Finding sequential records

Lists: pgsql-sql
From: Steve Midgley <science(at)misuse(dot)org>
To: pgsql-sql(at)postgresql(dot)org
Subject: Finding sequential records
Date: 2008-09-26 17:39:13
Message-ID: [email protected]
Views: Whole Thread | Raw Message | Download mbox | Resend email
Lists: pgsql-sql

Hi,

I've been kicking this around today and I can't think of a way to solve
my problem in "pure SQL" (i.e. I can only do it with a
looping/cursor-type solution and some variables).

Given a table with this DDL/data script:

drop table if exists dummy;
create table dummy (
id integer primary key,
name varchar(255),
fkey_id integer
)
;
insert into dummy (id, name, fkey_id) values (502163,'3Br/3Ba Pool
Villa in Westin St.
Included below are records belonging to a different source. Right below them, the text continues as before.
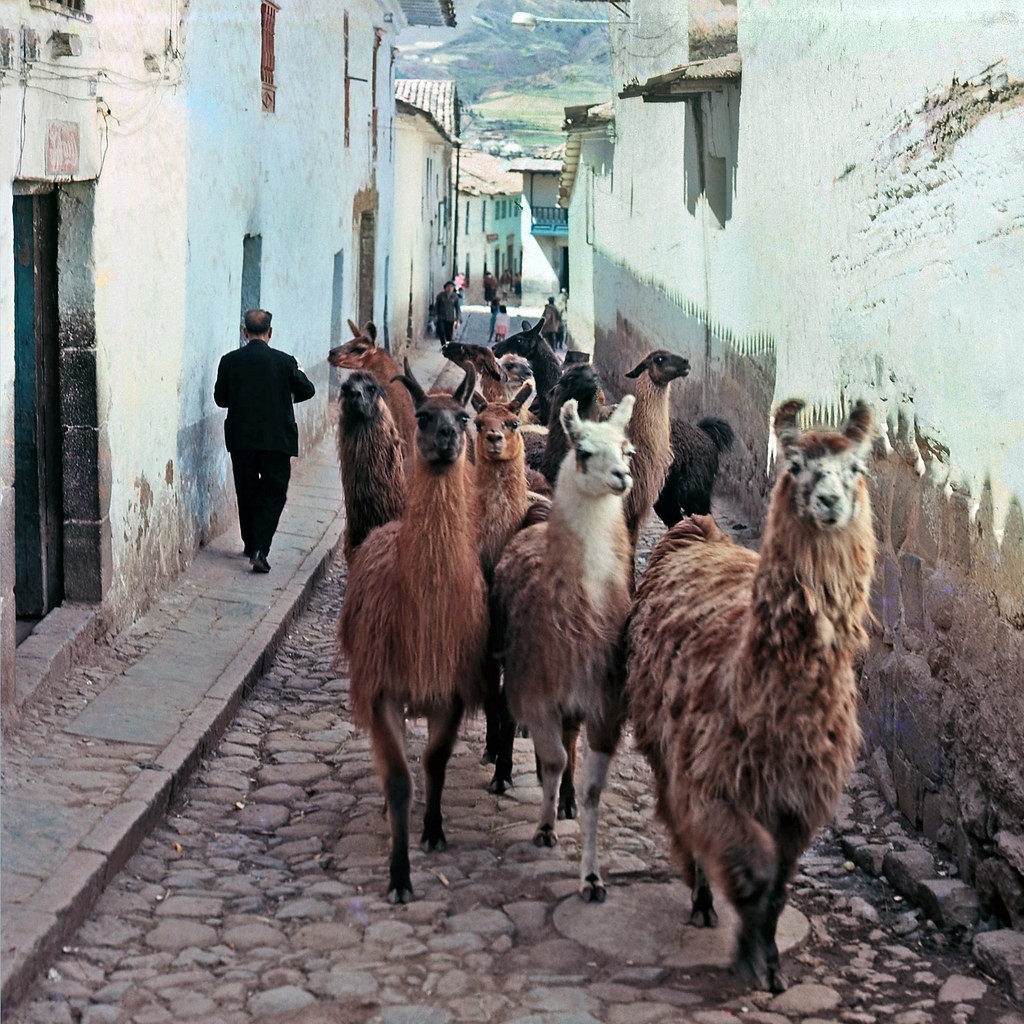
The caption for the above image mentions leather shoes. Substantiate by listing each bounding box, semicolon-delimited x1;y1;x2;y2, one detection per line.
250;550;272;572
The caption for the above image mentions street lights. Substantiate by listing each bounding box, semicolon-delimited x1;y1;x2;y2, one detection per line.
508;11;606;32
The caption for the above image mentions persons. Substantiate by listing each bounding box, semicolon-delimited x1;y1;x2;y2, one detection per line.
488;297;499;341
495;305;510;342
542;296;564;353
500;269;512;301
214;309;316;574
555;288;569;317
484;273;497;305
512;272;521;298
434;281;463;349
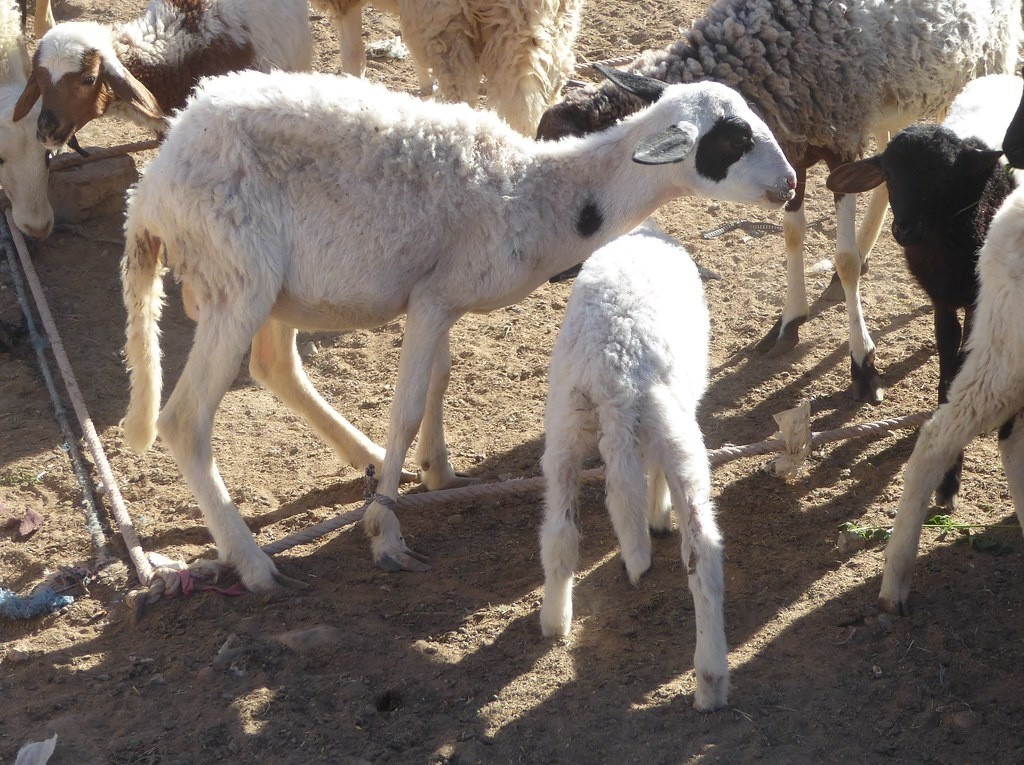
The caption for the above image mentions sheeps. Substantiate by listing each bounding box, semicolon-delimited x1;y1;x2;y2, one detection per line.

John, USVI- Summer 2008',500100);
insert into dummy (id, name, fkey_id) values (502164,'3Br/3Ba Pool
Villa in Westin St. John, USVI- Summer 2008',500100);
insert into dummy (id, name, fkey_id) values (502169,'Lazy Bear
Lodge',105);
-- not sequential id to previous
insert into dummy (id, name, fkey_id) values (502199,'Lazy Bear
Lodge',105);
insert into dummy (id, name, fkey_id) values (502170,'3 Bed, 1 Bath
Cottage Less Than a Mile from West Dennis Beach',500089);
insert into dummy (id, name, fkey_id) values (502171,'3 Bed, 1 Bath
Cottage Less Than a Mile from West Dennis Beach',500089);
-- not sequential id nor duplicate fkey_id to previous
insert into dummy (id, name, fkey_id) values (502175,'3 Bed, 1 Bath
Cottage Less Than a Mile from West Dennis Beach',500102);
insert into dummy (id, name, fkey_id) values (502213,'Sea
Watch',500128);
-- not duplicate fkey_id to previous
insert into dummy (id, name, fkey_id) values (502214,'Sea
Watch',500130);

Find all instances where
* name is duplicated
* fkey_id is the same (for the any set of duplicated name fields)
* id is sequential (for any set of duplicated name fields)

The system should return

502163
502164
502170
502171

Here's as far as I got:

select id
from dummy
where
name in (
select name from dummy
group by name
having count(name)>1
)
order by id

I can't figure out how to test for duplicate fkey_id when name is the
same, nor to test for sequential id's when name is the same.

Having a method for either would be great, and both would be a bonus!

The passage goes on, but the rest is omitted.